TASK TO COMPLETE:
Please return, word for word, the part of the article on CNG fleet conversion costs between "Putting more CNG" and "of Western Pennsylvania.", inclusive.

TEXT EXCERPT:
────────
Conversion costs have some wary of CNG fleets

Many with ties to the energy industry are fighting a perception battle that is preventing more compressed natural gas vehicles from hitting the road.

Matt Nealis is one of them.

For years he has heard from potential clients who have shunned converting their corporate fleets of cars, trucks and buses into CNG vehicles because they think it will cost too much to bring their garages up to fire code.

The CNG project manager for Larson Design Group, an architecture and engineering firm in Williamsport, Pa., spends a lot of his time consulting with fleet managers about modifying their garages to handle the demands of the different fuel – and making the case that some price estimates for the work may be inflated with unnecessary changes.

“I don’t want a garage modification to prohibit a company from converting to CNG,” said Nealis, who often travels to conventions and trade shows educating people on the topic. “And it shouldn’t, because your investment is very minor compared to the long-term return.”

The chemistry of compressed natural gas is different than that of diesel and unleaded gasoline. When diesel or unleaded gas leaks, it falls to the ground because it is heavier than air. CNG is lighter than air, so it rises. That can be problematic in garages built to service conventional vehicles. Fans, electrical wires, heating and ventilation systems, and a variety of other ceiling components can ignite natural gas that leaks and rises.

Renovations to prepare for a CNG fleet require ceilings to meet fire code and to provide proper ventilation, so any natural gas that leaks does not linger.

The National Fire Protection Association, a nonprofit organization in Quincy, Mass., sets the standard for fire codes nationwide, including those related to CNG vehicles. Local municipalities can write their own code to supplement, or supersede, NFPA code.

“There’s not a lot of great information out there in terms of this,” said David Ross, vice president of demand development for Pittsburgh-based EQT Corp. “It’s all subject to the National Fire Protection Association. Those rules are all subject to interpretation by the local fire marshal. Each fire marshal could, in a sense, have a different opinion.”

Putting more CNG vehicles on the road is important to natural gas developers because an increase in demand would boost prices and revenues. With natural gas exporting capability still several years away, increasing domestic demand could help raise natural gas prices that have thinned margins for energy companies that extract gas from the Marcellus Shale region that includes much of Western Pennsylvania.
────────
EXTRACTED ENTRIES:

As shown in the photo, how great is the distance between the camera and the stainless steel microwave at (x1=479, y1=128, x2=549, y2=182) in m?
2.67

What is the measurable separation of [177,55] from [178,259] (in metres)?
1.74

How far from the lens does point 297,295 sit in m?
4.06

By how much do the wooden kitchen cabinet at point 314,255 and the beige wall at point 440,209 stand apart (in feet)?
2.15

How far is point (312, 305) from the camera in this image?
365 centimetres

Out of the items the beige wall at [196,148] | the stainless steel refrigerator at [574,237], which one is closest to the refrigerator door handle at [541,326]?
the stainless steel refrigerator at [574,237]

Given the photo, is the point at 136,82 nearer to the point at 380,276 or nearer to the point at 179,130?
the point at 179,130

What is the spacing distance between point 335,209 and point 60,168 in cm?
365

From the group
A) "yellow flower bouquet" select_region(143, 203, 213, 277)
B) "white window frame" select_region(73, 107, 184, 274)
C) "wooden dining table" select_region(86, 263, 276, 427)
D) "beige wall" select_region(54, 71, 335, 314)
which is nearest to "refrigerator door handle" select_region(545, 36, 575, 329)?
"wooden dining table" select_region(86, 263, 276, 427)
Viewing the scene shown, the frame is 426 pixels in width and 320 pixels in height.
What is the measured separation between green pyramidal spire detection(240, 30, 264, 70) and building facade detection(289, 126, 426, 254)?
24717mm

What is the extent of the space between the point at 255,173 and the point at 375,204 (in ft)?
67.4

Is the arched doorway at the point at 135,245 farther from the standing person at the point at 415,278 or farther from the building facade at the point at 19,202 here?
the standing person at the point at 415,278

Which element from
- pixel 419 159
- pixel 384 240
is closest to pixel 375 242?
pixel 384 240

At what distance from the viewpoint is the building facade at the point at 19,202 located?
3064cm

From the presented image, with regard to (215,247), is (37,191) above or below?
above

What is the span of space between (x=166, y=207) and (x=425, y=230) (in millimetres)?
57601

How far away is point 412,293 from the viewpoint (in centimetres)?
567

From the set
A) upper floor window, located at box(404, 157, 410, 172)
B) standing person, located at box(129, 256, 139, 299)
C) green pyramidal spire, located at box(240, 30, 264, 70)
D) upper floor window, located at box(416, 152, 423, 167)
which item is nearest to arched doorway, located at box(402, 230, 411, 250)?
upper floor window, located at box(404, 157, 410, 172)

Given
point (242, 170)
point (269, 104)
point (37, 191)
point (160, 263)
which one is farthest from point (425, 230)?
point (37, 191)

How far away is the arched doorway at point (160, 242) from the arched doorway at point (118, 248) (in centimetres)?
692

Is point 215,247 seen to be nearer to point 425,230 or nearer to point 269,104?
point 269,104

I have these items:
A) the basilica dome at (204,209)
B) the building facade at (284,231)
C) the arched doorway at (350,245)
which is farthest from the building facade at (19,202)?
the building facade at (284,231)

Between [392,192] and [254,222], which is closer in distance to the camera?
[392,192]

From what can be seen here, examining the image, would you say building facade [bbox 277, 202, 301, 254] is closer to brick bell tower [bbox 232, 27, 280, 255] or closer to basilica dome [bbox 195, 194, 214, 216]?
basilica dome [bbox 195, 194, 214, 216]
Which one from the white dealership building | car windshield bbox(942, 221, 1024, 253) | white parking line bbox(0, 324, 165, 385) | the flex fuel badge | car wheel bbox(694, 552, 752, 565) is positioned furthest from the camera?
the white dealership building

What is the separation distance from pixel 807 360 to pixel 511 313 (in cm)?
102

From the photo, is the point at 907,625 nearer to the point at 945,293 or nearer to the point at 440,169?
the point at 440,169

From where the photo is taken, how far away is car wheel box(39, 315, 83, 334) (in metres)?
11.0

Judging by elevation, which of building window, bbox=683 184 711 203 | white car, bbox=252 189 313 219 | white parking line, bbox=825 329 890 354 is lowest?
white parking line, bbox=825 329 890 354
────────
EXPECTED OUTPUT:
Putting more CNG vehicles on the road is important to natural gas developers because an increase in demand would boost prices and revenues. With natural gas exporting capability still several years away, increasing domestic demand could help raise natural gas prices that have thinned margins for energy companies that extract gas from the Marcellus Shale region that includes much of Western Pennsylvania.